Das spricht aber weniger gegen die Abläufe in diesem Fall, als gegen das blinde Abschreiben in anderen Fällen. Man kann zwar durchaus argumentieren, dass etablierte Medien einen größeren Vertrauensvorschuss verdient haben. Aber auch das ersetzt – wie spektakuläre Enten oder hartnäckig weitererzählte Falschmeldungen zeigen – nicht die eigene Recherche.

Dass eine Enthüllung von einem rechten Medium wie „Apollo News“ kommt, kann für unabhängige, seriöse Medien kein Grund sein, sie zu ignorieren – aber es wäre naiv, so zu tun, als würde diese Tatsache nichts verändern. Denn jede übliche journalistische Abwägung, ob ein Vorgang wirklich ein Thema oder gar ein Skandal ist, findet plötzlich vor der Schablone statt, eine Diskussion möglicherweise „den Rechten“ zu überlassen oder, umgekehrt, sich zum Werkzeug ihrer Kampagne zu machen.

Die „Zeit“ berichtete schon im Mai über Interessenkonflikte

Die Unterstellung, dass klassische Medien solche problematischen Veranstaltungen wie den Ludwig-Erhard-Gipfel gar nicht mehr angemessen kritisch begleiten, ist dabei übrigens falsch. Mehrere Medien brachten im Mai Reportagen vom diesjährigen Event. Die „Zeit“ problematisierte damals zwar insbesondere die Rolle der neuen Wirtschaftsministerin Katherina Reiche, thematisierte aber auch die möglichen Interessenskonflikte von Wolfram Weimer und die „Klüngelei“ hinter dem Geschäftsmodell der speziellen Kontaktpflege. 

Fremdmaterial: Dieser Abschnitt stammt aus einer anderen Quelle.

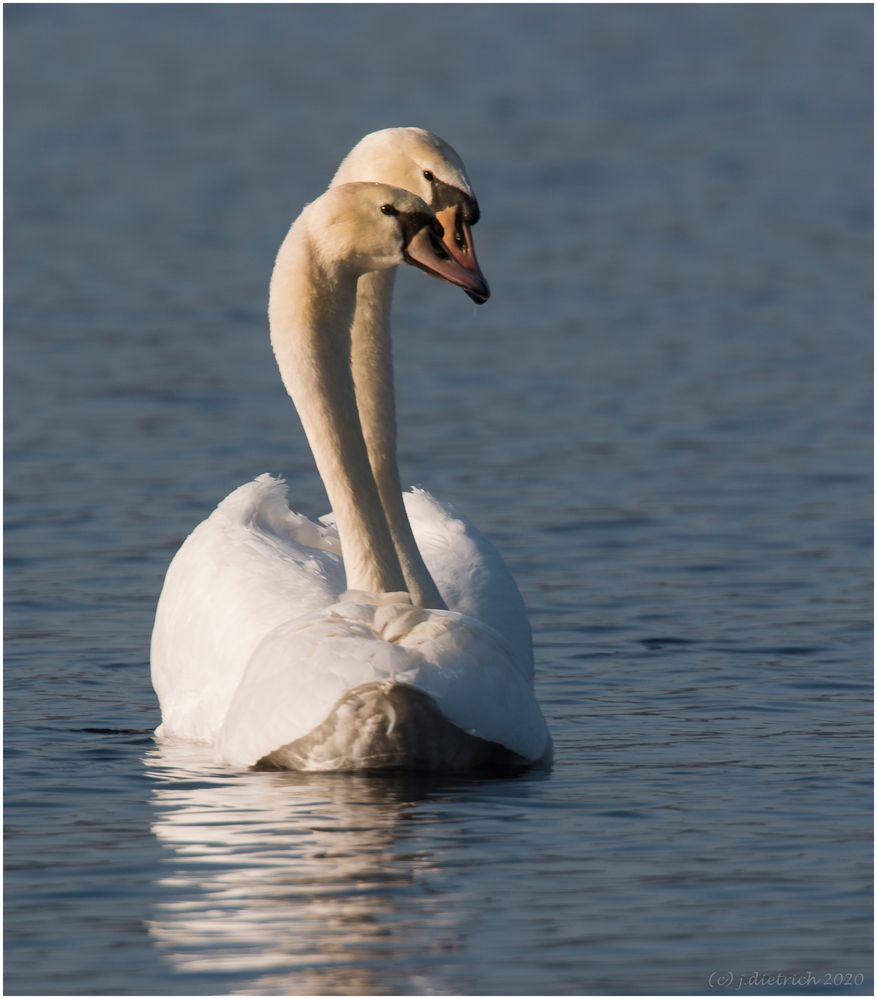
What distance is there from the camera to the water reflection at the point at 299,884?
7.09 m

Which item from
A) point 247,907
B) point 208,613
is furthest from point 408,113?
point 247,907

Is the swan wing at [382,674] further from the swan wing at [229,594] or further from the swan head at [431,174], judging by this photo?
the swan head at [431,174]

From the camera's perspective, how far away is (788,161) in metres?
29.2

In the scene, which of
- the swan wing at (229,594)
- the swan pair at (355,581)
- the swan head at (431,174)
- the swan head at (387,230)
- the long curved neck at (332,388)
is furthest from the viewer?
the swan head at (431,174)

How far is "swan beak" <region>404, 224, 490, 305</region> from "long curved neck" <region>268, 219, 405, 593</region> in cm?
34

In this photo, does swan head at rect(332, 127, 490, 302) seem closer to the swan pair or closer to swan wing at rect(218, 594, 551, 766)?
the swan pair

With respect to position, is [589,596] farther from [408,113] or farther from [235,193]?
[408,113]

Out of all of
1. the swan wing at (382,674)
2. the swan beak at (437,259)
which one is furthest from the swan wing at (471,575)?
the swan beak at (437,259)

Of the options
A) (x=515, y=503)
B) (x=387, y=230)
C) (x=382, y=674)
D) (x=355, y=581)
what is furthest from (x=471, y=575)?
(x=515, y=503)

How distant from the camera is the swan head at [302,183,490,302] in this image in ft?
31.8

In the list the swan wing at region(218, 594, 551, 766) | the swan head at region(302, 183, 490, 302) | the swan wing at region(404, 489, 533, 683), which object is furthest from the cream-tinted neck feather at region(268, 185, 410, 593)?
the swan wing at region(218, 594, 551, 766)

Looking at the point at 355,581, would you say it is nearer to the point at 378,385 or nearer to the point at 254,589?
the point at 254,589

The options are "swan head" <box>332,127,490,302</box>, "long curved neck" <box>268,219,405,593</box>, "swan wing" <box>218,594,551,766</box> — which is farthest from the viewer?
"swan head" <box>332,127,490,302</box>

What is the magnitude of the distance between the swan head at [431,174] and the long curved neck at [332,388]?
23.9 inches
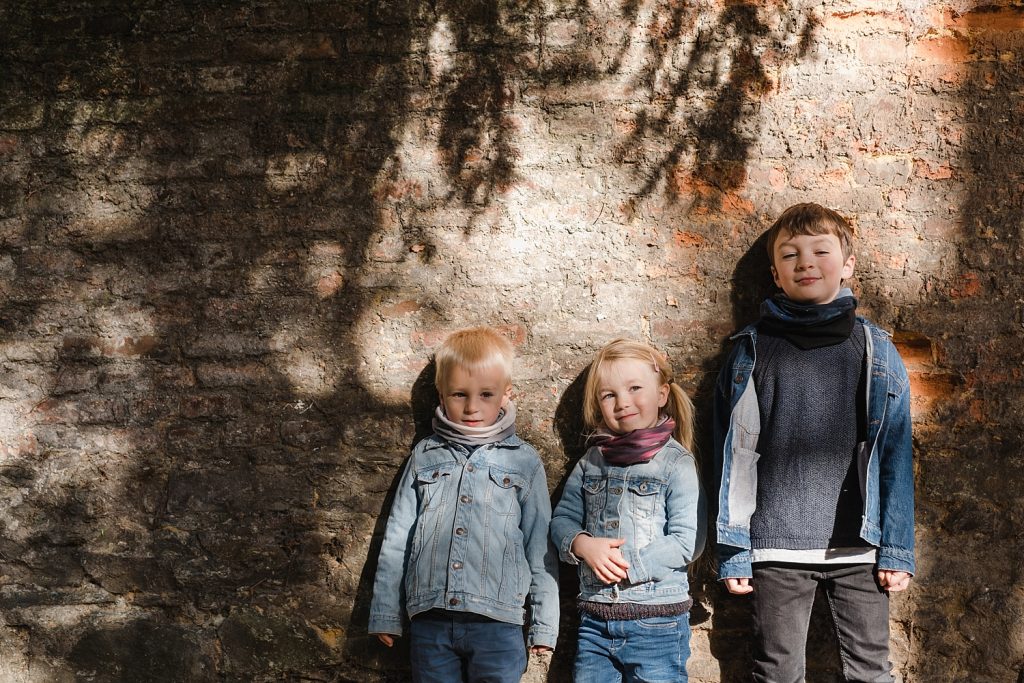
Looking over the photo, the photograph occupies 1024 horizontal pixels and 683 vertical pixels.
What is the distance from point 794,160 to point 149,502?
9.06 feet

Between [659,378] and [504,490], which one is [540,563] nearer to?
[504,490]

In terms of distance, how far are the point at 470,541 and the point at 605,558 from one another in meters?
0.46

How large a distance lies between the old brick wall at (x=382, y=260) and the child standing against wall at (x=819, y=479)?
10.5 inches

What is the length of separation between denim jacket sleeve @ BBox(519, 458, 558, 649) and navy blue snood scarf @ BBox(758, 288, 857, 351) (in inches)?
39.6

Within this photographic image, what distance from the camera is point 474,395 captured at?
2773 mm

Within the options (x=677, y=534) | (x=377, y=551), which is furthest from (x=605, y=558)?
(x=377, y=551)

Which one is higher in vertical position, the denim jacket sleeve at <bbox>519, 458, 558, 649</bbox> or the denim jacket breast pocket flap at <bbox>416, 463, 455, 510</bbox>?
the denim jacket breast pocket flap at <bbox>416, 463, 455, 510</bbox>

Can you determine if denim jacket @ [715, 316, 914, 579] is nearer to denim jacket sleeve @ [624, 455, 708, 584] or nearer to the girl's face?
denim jacket sleeve @ [624, 455, 708, 584]

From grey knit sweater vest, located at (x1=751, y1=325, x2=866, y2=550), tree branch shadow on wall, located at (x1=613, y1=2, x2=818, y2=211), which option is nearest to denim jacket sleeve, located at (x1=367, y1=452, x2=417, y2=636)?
grey knit sweater vest, located at (x1=751, y1=325, x2=866, y2=550)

Die Recherchen von „Apollo News“ reicherten das, was ohnehin bekannt und von anderen Medien kritisiert worden war, mit vorher unbekannten Fakten und Details an. 

„Apollo News“-Chef Max Mannhart sieht hinter der breiten, kritischen Berichterstattung über Weimer und seinen Gipfel das Zeichen, dass eine mediale Brandmauer gefallen sei. Er schreibt: 

„Es ist das zweite Mal in diesem Jahr, dass die Logik der Abgrenzung nicht mehr funktioniert. Das erste Mal war die Affäre Brosius-Gersdorf, die ja – trotz viel Geschrei – am Ende eben nicht gewählt wurde. (…) Damals allerdings waren sich viele Medien noch einig: Dahinter steckt bloß eine böse rechte Kampagne. 

Dass es jetzt anders läuft, ist auch ein Zeichen einer veränderten und sich weiter ändernden medialen Öffentlichkeit.“

Das glaube ich nicht. Ich glaube, es ist eher ein Zeichen dafür, dass etablierte Medien das tun, was ihre Aufgabe ist: Sie prüfen, ob das, was rechte Netzwerke skandalisieren, wirklich ein Skandal ist oder nur eine politisch motivierte Skandalisierung und berichten entsprechend. 

Richtig ist aber, dass Journalisten sich auf eine kompliziertere Medienwelt einstellen müssen, in der rechte Medien nicht nur mit Hetze und Emotionen, sondern auch mit Recherchen und Journalismus den öffentlichen Diskurs beeinflussen.